The PQC transition began with research and development (R&D) of quantum-resistant algorithms. Shortly after R&D started for post-quantum cryptography, standardization discussions proceeded in parallel. The National Institute of Standards and Technology (NIST) has been leading an effort to evaluate and standardize quantum-resistant public-key cryptographic algorithms. Pilot implementations and testing of standardization candidate algorithms are currently underway. The Open Quantum Safe (OQS) project is a great resource for assisting with software prototyping of quantum-resistant cryptography. This is a critical phase to help determine potential areas of concern, plan for production implementations, and understand ecosystem impact.

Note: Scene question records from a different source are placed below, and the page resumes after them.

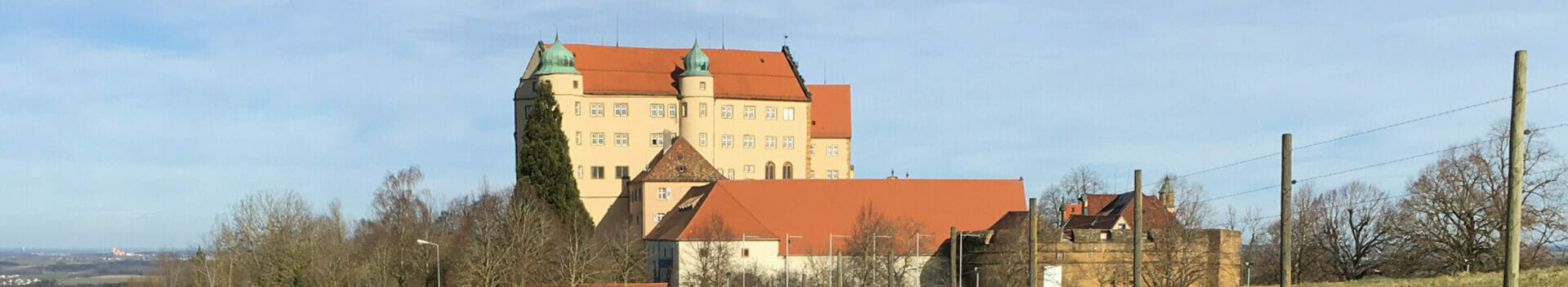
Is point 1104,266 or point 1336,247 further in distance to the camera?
point 1336,247

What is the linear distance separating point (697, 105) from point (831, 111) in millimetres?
9087

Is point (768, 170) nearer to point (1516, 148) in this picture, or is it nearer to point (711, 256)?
point (711, 256)

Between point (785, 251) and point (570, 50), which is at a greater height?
point (570, 50)

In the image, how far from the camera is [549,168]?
299ft

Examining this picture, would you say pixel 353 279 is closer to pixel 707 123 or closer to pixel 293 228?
pixel 293 228

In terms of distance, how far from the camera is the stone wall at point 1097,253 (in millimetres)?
73750

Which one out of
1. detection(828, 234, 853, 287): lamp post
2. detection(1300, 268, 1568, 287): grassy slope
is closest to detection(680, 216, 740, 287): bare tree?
detection(828, 234, 853, 287): lamp post

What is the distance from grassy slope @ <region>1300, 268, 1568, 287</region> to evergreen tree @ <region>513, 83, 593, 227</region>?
143 feet

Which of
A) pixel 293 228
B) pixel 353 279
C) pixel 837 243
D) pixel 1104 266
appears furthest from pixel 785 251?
pixel 293 228

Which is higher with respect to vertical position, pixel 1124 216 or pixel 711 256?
pixel 1124 216

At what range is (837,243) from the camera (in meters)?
83.5

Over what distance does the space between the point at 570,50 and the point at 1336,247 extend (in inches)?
1543

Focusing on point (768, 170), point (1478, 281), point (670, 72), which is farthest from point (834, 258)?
point (1478, 281)

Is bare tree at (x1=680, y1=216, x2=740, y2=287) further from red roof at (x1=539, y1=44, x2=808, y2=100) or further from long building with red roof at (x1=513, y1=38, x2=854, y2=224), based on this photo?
red roof at (x1=539, y1=44, x2=808, y2=100)
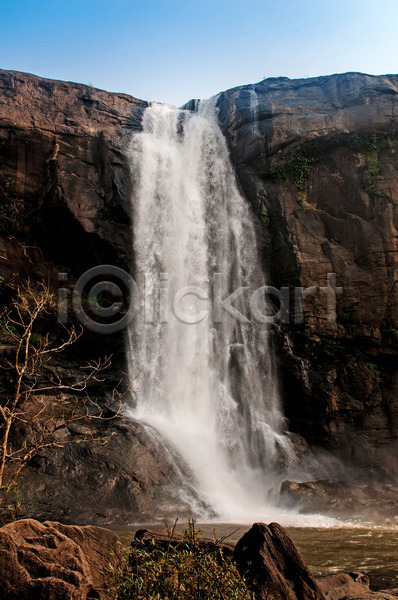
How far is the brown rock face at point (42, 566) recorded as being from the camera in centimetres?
372

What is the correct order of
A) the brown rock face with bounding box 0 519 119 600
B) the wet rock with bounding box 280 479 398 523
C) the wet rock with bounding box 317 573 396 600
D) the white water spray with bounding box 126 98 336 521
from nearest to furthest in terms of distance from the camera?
the brown rock face with bounding box 0 519 119 600, the wet rock with bounding box 317 573 396 600, the wet rock with bounding box 280 479 398 523, the white water spray with bounding box 126 98 336 521

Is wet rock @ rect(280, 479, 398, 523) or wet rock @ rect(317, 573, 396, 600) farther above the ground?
wet rock @ rect(317, 573, 396, 600)

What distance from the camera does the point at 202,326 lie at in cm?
1675

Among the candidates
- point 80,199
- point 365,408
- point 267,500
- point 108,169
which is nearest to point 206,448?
point 267,500

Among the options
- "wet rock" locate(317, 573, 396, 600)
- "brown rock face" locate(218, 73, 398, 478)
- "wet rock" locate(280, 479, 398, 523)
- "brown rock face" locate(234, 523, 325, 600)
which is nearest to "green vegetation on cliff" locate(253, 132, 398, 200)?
"brown rock face" locate(218, 73, 398, 478)

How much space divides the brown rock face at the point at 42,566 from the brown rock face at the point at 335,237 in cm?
1275

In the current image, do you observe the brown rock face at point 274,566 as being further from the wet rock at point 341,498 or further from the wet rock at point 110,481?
the wet rock at point 341,498

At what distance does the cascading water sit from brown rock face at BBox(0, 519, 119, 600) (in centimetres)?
796

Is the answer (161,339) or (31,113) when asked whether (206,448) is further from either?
(31,113)

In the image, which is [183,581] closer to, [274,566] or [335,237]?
[274,566]

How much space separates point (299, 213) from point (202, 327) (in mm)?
6407

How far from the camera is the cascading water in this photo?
555 inches

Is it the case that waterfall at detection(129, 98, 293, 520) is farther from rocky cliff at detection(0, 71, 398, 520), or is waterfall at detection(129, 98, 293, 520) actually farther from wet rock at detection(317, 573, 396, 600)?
wet rock at detection(317, 573, 396, 600)

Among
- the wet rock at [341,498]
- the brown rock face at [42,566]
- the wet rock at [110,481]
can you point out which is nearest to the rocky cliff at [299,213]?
the wet rock at [341,498]
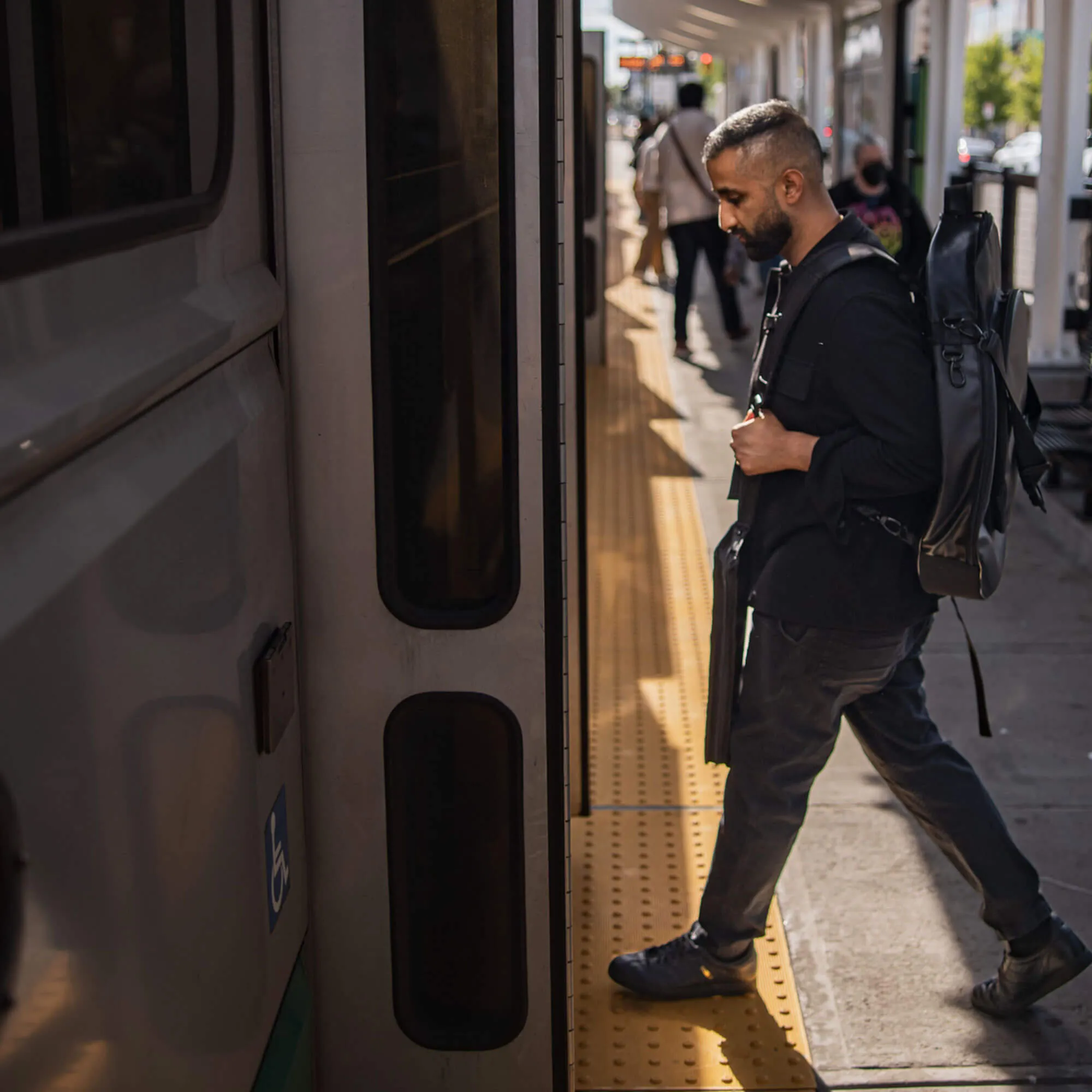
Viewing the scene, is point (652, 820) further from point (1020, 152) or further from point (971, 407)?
point (1020, 152)

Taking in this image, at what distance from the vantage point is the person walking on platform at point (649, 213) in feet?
43.4

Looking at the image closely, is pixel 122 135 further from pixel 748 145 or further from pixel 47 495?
pixel 748 145

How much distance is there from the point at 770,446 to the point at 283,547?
1.04 metres

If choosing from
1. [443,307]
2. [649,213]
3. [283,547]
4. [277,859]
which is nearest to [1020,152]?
[649,213]

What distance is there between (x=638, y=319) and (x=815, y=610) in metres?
11.0

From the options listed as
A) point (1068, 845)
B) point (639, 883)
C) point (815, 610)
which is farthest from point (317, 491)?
point (1068, 845)

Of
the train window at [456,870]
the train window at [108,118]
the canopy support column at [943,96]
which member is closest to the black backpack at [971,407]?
the train window at [456,870]

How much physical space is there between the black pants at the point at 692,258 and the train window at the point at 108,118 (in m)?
9.47

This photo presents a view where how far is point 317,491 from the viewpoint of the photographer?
1.95 m

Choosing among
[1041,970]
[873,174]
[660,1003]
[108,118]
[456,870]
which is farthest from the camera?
[873,174]

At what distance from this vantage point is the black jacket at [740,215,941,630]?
2523mm

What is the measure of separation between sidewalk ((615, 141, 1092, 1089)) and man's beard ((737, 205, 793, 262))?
5.04 ft

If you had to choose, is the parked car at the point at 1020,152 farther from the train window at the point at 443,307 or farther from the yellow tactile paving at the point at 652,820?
the train window at the point at 443,307

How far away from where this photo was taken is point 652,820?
3904mm
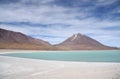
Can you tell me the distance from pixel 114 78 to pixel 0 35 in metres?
117

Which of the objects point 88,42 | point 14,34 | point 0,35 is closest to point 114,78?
point 0,35

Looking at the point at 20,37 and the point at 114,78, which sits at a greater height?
the point at 20,37

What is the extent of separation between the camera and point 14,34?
422ft

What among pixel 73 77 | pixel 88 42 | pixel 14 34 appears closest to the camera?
Answer: pixel 73 77

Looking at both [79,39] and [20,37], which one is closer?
[20,37]

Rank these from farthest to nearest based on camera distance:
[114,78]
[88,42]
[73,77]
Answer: [88,42], [73,77], [114,78]

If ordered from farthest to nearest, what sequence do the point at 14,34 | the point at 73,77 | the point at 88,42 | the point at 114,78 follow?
1. the point at 88,42
2. the point at 14,34
3. the point at 73,77
4. the point at 114,78

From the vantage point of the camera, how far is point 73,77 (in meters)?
6.71

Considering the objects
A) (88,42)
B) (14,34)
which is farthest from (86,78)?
(88,42)

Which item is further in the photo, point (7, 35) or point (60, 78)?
point (7, 35)

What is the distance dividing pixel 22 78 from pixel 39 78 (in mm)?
792

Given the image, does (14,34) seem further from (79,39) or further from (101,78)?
(101,78)

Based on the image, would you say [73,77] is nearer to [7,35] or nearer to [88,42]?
[7,35]

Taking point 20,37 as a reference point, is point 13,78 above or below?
below
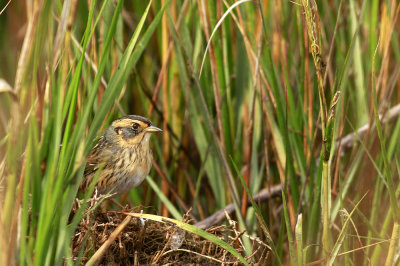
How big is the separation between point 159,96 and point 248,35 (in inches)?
32.4

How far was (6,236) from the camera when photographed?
1.82 m

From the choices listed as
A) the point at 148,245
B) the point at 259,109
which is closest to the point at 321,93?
the point at 148,245

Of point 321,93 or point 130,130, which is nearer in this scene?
point 321,93

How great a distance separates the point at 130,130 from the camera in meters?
3.36

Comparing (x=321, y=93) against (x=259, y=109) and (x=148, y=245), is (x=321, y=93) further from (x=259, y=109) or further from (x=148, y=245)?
(x=259, y=109)

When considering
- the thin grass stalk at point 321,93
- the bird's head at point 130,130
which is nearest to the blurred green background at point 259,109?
the thin grass stalk at point 321,93

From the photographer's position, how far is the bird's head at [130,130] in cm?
328

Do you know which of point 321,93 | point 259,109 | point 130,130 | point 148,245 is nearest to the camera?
point 321,93

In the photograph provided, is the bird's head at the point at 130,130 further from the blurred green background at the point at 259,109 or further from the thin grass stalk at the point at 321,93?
the thin grass stalk at the point at 321,93

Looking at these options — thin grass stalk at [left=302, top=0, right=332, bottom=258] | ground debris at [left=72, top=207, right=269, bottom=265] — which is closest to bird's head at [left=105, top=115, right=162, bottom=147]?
ground debris at [left=72, top=207, right=269, bottom=265]

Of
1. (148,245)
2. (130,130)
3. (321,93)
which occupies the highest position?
(321,93)

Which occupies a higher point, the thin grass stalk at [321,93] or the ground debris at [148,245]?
the thin grass stalk at [321,93]

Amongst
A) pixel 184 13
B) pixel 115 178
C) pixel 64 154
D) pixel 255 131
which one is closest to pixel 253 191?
pixel 255 131

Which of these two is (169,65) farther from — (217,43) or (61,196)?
(61,196)
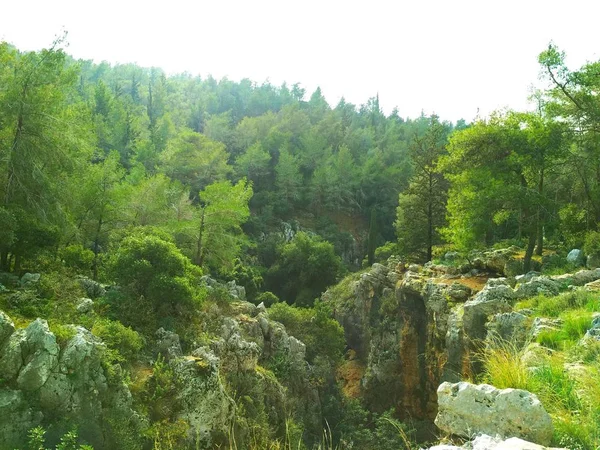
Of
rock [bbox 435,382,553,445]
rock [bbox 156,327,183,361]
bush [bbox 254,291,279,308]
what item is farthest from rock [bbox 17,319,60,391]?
bush [bbox 254,291,279,308]

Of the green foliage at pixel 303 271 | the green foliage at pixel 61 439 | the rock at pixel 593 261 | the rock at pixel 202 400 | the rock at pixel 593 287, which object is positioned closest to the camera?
the green foliage at pixel 61 439

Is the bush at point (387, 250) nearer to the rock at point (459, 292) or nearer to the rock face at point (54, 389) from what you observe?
the rock at point (459, 292)

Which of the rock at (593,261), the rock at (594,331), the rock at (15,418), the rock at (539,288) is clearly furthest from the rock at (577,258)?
the rock at (15,418)

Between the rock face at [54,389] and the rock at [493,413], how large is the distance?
274 inches

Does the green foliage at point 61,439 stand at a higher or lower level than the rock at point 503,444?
lower

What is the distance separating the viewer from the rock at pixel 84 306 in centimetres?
1193

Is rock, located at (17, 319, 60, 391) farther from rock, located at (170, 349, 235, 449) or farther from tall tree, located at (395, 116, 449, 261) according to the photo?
tall tree, located at (395, 116, 449, 261)

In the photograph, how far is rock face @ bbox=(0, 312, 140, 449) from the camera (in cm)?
773

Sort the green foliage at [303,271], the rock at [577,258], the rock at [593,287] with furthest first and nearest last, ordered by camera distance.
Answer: the green foliage at [303,271] < the rock at [577,258] < the rock at [593,287]

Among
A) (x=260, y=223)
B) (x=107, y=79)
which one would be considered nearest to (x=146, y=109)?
(x=107, y=79)

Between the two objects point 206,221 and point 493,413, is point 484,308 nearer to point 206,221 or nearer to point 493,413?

Production Implementations, Production Migration, and Decommission phases will commence as recommended algorithms are selected and more information about pilot implementations and testing is documented. Production implementations and migrations must be carefully designed and orchestrated, taking potential backward compatibility issues into consideration. Threat modeling is recommended prior to any implementation or migration to understand risk and subsequent protections required to secure the ecosystem. Decommissioning cryptography that is not quantum-resistant should not be overlooked as such cryptography exposes legacy systems to vulnerabilities that can be exploited once cryptographically relevant quantum computers are available.

What immediate and short-term activities are needed to support the PQC transition?

To prepare for the upcoming Post Quantum Cryptography transition, SAFECode recommends the following steps:

  • Conduct inventory where your product/code use cryptography.
  • Implement crypto agility – minimizing the code churn required when cryptography changes. 
  • Begin to pilot use of the candidate quantum-safe algorithms in your products or services that use cryptography.
  • Be prepared to use different public key algorithms for encryption, key exchange, and signatures.
  • Test your applications for the impact of very large key sizes, ciphers, and signatures.
  • Standardization is a very long lead-time item in the transition to quantum-safe cryptography. Therefore, if you are active in standards bodies that work on standards that use public key cryptography, advocate for experimentation with and adaptation to post-quantum algorithms now. 
Next Steps & Conclusion

SAFECode members are proceeding with the activities listed above, and their experience has made it clear that the PQC transition will involve significant time and effort. While the exact timing of the advent of quantum computers that will pose a threat to public key cryptography is still uncertain, it’s clear that we do not want to be put in the position of using vulnerable encryption algorithms to protect our information. Immediate action must be taken as adversaries can record encrypted data now and exploit it later once a quantum computer is available. Thus we have committed to being prepared rather than being surprised.

Future blogs in this series will discuss our experience in initiating and executing the activities that will lead to our successful transition to PQC.